* Text for analysis *
****************

- Interactive map of Elias-Fela Solis, Texas
- Coordinates: 26°23′8″N 98°37′25″W﻿ / ﻿26.38556°N 98.62361°W
- Country: United States
- State: Texas
- County: Starr

Area
- • Total: 0.2 sq mi (0.52 km^{2})
- • Land: 0.2 sq mi (0.52 km^{2})
- • Water: 0.0 sq mi (0 km^{2})

Population (2020)
- • Total: 17
- • Density: 85/sq mi (33/km^{2})
- Time zone: UTC-6 (Central (CST))
- • Summer (DST): UTC-5 (CDT)
- Zip Code: 78582

= Elias-Fela Solis, Texas =

Elias-Fela Solis is a census-designated place (CDP) in Starr County, Texas, United States. As of the 2020 census, Elias-Fela Solis had a population of 17. It was a new CDP for the 2010 census.
==Geography==
Elias-Fela Solis is located at (26.385639, -98.623644).

==Demographics==

Elias-Fela Solis first appeared as a census designated place in the 2010 U.S. census.

Historical population
| Census | Pop. | Note | %± |
| 2010 | 30 |  | — |
| 2020 | 17 |  | −43.3% |
U.S. Decennial Census 1850–1900 1910 1920 1930 1940 1950 1960 1970 1980 1990 2000 2010 2020

===2020 census===

Elias-Fela Solis CDP, Texas – Racial and ethnic composition Note: the US Census treats Hispanic/Latino as an ethnic category. This table excludes Latinos from the racial categories and assigns them to a separate category. Hispanics/Latinos may be of any race.

****************

* Material supplied *
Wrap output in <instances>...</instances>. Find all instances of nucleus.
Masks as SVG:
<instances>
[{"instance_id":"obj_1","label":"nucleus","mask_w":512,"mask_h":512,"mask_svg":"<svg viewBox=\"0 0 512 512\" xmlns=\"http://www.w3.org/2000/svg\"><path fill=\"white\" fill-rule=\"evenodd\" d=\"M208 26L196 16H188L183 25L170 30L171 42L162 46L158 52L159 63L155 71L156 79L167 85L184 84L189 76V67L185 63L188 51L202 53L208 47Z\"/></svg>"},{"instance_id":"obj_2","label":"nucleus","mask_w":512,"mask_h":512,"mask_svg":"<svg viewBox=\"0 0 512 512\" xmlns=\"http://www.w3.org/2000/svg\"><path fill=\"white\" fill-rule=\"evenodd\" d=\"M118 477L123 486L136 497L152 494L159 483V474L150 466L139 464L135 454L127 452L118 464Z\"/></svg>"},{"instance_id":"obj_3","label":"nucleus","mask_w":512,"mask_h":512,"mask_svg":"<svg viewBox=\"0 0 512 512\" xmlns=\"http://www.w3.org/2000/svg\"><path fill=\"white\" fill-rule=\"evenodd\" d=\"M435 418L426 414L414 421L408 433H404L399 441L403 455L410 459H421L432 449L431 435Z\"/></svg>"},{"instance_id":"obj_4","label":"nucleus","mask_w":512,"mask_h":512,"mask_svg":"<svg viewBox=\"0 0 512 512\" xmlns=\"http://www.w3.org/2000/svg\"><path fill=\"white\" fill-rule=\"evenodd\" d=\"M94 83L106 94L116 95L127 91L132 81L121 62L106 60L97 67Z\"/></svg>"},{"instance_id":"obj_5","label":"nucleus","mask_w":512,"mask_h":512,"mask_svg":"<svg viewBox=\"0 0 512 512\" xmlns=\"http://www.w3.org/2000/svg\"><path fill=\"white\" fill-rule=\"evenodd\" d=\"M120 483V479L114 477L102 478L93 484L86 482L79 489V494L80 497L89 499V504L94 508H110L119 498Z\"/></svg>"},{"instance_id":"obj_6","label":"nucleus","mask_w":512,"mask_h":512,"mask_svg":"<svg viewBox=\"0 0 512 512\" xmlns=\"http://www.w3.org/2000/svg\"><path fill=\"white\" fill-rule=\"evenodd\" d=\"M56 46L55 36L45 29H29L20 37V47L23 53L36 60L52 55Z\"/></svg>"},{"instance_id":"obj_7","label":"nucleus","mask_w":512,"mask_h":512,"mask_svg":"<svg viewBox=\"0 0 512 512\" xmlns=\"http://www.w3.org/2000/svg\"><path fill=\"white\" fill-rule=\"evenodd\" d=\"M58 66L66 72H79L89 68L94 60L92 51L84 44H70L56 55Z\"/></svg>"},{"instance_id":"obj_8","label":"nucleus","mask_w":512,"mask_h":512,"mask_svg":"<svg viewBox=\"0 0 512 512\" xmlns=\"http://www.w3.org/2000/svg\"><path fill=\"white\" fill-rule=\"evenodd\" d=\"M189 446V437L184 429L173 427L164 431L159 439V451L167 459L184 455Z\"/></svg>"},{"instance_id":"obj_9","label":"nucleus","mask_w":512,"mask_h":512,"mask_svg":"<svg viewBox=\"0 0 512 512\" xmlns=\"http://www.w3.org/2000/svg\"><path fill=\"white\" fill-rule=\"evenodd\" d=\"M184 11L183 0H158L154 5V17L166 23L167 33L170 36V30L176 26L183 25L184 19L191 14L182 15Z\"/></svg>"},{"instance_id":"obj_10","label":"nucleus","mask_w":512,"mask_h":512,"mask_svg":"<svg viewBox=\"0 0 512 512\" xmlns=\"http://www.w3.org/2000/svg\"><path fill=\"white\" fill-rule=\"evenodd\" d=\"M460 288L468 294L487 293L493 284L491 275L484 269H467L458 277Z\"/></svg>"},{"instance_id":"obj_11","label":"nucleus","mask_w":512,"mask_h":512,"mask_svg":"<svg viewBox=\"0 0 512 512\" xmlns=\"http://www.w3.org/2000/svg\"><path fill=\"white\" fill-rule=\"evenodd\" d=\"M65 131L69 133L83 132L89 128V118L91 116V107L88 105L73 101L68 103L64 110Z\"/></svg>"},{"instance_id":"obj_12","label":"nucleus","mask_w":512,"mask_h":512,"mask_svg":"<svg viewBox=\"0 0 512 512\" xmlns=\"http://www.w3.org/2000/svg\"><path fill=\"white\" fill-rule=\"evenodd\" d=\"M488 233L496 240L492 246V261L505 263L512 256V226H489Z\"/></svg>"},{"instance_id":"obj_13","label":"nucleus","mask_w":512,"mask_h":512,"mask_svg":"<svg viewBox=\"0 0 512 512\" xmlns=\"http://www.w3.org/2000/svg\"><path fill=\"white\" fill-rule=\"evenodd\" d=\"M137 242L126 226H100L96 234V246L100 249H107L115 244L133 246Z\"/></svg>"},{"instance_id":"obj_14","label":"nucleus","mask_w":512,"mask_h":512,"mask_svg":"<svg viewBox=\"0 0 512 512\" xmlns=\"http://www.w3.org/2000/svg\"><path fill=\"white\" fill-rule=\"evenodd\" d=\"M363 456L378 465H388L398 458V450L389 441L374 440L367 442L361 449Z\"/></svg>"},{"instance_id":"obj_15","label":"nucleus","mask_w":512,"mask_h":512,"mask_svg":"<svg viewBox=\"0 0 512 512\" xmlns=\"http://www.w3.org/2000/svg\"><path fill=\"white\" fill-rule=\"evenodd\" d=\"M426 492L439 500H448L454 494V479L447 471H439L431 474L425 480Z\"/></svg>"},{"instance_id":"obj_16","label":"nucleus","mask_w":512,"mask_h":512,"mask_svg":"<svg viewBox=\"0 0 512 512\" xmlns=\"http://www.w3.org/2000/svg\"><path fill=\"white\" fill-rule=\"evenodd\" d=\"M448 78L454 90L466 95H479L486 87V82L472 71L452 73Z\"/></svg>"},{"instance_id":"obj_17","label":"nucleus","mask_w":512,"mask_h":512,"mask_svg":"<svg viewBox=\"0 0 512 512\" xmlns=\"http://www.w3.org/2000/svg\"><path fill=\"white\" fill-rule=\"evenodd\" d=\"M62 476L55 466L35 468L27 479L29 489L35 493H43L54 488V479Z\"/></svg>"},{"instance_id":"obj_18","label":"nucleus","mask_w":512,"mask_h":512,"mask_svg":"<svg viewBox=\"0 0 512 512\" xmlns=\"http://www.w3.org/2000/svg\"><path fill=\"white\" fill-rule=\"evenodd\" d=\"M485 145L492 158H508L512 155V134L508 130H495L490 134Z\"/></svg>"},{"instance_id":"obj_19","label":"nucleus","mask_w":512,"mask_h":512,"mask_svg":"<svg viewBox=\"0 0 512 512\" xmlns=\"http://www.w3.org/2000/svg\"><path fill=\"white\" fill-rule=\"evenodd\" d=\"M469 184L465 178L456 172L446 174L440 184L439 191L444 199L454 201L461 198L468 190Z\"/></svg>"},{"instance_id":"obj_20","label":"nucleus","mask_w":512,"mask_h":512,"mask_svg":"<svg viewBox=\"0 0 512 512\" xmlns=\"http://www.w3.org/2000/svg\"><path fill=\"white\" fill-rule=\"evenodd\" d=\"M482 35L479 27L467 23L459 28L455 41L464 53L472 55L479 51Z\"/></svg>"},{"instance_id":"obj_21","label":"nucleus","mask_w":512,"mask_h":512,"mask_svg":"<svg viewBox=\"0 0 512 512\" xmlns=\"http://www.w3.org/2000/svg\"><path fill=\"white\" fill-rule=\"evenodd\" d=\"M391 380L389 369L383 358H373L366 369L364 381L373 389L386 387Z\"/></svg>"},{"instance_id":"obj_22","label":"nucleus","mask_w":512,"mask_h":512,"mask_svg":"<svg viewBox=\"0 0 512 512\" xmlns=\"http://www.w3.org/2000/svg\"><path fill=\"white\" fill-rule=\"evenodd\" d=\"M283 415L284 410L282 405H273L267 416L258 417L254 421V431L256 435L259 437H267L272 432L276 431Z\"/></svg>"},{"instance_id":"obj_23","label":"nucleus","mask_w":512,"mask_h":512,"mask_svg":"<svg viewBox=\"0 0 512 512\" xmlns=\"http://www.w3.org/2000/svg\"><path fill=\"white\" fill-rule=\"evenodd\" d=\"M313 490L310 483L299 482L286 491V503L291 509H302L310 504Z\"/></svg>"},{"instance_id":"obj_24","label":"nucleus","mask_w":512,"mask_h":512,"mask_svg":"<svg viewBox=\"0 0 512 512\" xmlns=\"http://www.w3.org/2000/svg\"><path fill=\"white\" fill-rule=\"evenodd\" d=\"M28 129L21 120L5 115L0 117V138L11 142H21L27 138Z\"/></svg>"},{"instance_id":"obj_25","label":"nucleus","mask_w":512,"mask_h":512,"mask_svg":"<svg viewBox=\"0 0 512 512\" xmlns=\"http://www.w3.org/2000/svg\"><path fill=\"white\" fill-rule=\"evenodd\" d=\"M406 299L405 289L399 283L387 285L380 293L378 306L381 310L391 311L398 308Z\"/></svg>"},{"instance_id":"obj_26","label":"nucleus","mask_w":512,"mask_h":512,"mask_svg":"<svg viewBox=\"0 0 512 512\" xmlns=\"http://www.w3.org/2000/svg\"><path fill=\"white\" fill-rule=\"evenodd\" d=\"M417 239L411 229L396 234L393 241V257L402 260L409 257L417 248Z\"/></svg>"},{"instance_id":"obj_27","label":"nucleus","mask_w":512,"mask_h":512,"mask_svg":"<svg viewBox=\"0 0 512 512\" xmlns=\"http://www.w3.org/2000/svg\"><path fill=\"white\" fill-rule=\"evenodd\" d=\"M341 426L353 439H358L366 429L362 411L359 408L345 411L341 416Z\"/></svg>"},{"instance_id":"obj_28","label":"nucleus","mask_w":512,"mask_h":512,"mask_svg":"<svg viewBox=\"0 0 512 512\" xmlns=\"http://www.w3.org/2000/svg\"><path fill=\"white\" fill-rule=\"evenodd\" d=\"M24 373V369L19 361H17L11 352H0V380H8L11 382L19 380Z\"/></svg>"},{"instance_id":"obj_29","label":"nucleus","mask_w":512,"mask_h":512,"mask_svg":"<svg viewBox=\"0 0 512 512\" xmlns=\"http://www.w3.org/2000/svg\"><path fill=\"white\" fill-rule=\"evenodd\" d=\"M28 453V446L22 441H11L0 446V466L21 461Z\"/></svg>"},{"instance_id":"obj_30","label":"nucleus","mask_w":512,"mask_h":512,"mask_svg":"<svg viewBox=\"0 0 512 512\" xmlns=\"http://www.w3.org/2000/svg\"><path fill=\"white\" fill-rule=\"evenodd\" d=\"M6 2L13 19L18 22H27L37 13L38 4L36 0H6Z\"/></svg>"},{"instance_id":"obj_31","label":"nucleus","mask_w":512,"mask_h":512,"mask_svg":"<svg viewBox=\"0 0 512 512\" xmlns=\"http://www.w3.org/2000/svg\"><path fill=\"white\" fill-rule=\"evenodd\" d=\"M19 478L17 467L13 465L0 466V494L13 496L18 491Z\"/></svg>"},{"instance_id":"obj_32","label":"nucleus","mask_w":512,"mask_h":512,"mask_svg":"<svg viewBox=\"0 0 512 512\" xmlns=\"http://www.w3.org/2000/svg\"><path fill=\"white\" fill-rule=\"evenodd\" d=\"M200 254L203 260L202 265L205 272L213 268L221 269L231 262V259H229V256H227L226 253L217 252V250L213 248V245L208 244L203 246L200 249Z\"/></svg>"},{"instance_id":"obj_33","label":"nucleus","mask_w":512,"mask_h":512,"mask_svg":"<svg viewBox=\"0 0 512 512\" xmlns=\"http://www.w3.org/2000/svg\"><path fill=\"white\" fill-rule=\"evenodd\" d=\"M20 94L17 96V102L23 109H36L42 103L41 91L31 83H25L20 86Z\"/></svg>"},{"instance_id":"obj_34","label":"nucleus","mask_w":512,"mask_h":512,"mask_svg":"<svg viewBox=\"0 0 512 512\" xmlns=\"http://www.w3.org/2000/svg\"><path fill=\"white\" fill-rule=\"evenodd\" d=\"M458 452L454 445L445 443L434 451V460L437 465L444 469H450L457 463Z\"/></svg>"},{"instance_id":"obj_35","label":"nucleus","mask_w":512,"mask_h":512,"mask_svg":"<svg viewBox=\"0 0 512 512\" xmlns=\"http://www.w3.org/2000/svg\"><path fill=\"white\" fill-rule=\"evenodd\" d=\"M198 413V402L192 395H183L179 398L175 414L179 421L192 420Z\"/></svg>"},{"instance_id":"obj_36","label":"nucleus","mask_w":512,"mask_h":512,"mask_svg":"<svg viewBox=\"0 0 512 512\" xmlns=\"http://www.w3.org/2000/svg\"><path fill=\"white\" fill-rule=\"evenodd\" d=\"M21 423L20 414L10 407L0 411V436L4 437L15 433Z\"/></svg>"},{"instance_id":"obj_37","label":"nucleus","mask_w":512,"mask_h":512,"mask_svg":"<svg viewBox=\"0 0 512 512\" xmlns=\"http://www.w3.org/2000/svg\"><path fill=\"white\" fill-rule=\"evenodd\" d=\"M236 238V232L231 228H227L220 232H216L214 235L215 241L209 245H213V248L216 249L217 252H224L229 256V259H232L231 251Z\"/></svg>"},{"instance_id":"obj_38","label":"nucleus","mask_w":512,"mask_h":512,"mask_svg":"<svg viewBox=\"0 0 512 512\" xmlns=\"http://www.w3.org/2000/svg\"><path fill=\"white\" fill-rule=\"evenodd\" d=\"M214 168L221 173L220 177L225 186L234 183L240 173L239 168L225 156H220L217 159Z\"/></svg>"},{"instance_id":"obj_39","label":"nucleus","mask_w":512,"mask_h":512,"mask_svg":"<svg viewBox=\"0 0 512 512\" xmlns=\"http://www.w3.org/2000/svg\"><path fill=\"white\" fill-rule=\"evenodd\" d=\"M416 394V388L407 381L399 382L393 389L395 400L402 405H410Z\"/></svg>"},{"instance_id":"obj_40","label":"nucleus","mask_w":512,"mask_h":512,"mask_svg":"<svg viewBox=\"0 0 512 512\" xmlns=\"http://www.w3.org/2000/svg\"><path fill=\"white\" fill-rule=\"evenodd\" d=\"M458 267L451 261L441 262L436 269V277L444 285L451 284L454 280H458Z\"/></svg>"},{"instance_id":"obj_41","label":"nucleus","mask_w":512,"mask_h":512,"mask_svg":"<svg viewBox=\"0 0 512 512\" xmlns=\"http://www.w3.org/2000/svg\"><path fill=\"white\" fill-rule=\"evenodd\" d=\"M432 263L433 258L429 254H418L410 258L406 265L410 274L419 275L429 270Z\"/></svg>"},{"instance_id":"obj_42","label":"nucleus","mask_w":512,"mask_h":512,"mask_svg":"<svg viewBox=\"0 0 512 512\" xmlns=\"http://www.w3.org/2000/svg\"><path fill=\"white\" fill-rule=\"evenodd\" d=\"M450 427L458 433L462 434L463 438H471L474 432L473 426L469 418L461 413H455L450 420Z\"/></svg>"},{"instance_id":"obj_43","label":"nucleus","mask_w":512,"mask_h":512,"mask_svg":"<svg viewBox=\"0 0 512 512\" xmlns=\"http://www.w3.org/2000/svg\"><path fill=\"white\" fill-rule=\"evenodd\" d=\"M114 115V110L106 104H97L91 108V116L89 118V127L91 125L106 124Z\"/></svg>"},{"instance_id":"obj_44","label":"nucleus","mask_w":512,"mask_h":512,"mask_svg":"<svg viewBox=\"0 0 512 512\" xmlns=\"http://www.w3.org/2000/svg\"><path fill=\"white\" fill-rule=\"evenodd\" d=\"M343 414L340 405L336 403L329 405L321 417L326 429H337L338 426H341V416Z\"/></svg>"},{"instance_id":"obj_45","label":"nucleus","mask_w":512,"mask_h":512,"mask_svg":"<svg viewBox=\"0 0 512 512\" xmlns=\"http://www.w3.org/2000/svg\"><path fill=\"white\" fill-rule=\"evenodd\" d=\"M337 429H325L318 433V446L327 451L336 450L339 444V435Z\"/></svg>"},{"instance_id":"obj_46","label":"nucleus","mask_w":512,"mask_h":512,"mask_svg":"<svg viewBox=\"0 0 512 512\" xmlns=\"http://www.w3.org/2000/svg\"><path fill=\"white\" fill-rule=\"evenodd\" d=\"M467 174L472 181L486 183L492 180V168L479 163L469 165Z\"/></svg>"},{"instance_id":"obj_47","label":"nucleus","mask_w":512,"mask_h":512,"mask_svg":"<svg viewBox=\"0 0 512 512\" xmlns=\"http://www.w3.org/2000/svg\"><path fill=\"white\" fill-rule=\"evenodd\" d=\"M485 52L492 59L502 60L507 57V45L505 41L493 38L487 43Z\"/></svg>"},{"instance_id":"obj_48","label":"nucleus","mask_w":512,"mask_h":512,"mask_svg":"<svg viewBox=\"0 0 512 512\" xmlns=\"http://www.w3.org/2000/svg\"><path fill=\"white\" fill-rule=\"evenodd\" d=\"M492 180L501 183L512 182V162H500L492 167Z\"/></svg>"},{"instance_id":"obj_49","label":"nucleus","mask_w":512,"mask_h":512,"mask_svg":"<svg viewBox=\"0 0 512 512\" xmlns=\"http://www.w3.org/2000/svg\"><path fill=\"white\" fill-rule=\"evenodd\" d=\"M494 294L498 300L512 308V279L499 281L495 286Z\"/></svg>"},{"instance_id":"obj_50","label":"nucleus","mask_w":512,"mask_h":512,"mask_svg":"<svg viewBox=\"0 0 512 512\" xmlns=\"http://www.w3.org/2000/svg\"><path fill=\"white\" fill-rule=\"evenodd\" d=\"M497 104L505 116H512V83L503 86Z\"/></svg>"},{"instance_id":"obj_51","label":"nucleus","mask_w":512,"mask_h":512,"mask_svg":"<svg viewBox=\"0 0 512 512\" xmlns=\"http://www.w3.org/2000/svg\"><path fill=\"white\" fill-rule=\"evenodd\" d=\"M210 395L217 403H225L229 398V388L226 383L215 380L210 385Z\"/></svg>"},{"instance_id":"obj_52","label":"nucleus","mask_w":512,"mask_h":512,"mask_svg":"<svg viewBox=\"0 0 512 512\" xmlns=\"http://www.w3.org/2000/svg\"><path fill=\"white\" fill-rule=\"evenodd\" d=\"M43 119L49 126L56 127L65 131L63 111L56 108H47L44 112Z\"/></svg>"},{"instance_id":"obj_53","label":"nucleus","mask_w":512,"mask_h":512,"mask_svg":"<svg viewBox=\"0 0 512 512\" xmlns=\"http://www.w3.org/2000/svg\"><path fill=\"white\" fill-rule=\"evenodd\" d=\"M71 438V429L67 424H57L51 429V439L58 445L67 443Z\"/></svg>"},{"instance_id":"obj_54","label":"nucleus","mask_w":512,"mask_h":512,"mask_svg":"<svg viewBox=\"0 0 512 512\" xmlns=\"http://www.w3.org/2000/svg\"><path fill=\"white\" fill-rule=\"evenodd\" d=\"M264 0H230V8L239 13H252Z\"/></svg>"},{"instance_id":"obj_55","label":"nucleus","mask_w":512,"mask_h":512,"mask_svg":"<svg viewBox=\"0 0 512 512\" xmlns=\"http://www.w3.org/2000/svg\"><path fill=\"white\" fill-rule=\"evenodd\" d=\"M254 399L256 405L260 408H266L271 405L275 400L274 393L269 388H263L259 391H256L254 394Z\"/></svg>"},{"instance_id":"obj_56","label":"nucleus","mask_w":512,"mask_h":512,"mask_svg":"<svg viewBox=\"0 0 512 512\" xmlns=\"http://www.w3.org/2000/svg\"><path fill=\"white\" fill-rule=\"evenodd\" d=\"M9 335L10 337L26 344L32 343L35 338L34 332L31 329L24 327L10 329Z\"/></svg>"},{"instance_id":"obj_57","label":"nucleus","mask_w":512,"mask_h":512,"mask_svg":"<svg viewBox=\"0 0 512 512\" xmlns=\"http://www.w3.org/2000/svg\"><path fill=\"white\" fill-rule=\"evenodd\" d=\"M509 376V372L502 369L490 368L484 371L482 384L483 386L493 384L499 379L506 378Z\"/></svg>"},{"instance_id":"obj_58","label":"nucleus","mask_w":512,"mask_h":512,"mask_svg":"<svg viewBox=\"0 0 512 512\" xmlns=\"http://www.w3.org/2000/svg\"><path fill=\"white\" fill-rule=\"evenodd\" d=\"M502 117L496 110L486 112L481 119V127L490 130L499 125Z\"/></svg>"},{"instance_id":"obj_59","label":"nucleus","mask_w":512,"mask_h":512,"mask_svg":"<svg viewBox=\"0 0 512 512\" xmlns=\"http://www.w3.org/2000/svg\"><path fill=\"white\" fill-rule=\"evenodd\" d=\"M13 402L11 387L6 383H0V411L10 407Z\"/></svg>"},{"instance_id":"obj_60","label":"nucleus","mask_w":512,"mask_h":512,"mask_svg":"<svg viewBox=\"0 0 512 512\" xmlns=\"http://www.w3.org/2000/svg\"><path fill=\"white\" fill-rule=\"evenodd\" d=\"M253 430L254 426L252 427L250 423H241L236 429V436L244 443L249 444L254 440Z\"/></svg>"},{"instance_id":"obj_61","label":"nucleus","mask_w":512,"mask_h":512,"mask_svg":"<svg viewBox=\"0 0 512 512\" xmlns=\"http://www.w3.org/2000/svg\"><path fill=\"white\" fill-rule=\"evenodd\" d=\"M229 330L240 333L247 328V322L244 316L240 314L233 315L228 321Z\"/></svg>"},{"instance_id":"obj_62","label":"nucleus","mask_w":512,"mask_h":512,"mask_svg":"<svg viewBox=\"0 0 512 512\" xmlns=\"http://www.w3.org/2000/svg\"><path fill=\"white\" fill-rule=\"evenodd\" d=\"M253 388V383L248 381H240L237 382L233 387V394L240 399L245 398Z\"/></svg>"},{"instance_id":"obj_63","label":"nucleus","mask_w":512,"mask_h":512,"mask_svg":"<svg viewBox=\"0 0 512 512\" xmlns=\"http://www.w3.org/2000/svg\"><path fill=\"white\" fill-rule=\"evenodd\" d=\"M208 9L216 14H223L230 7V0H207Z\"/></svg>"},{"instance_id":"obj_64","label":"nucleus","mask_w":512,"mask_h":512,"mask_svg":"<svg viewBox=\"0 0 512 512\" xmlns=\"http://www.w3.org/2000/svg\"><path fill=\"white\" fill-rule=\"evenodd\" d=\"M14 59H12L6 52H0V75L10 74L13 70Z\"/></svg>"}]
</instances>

****************

* Things to do *
1. In the article on Elias-Fela Solis, Texas, rewrite the paragraph starting "Elias-Fela Solis is a census-designated place" as a short list that keeps its main facts.
2. According to the article on Elias-Fela Solis, Texas, what was the place's population in the 2010 census?
3. Pick up the article on Elias-Fela Solis, Texas where it stops and keep writing it.

* Answers by item number *
1.
- Census-designated place (CDP) in Starr County, Texas, United States
- Population of 17 in the 2020 census
- First became a CDP for the 2010 census

2. 30

3.
| Race / Ethnicity (NH = Non-Hispanic) | Pop 2010 | Pop 2020 | % 2010 | % 2020 |
|---|---|---|---|---|
| White alone (NH) | 0 | 0 | 0.00% | 0.00% |
| Black or African American alone (NH) | 0 | 0 | 0.00% | 0.00% |
| Native American or Alaska Native alone (NH) | 0 | 0 | 0.00% | 0.00% |
| Asian alone (NH) | 0 | 0 | 0.00% | 0.00% |
| Native Hawaiian or Pacific Islander alone (NH) | 0 | 0 | 0.00% | 0.00% |
| Other race alone (NH) | 0 | 0 | 0.00% | 0.00% |
| Mixed race or Multiracial (NH) | 0 | 0 | 0.00% | 0.00% |
| Hispanic or Latino (any race) | 30 | 17 | 100.00% | 100.00% |
| Total | 30 | 17 | 100.00% | 100.00% |

==Education==
The CDP is within the Rio Grande City Grulla Independent School District (formerly Rio Grande City Consolidated Independent School District).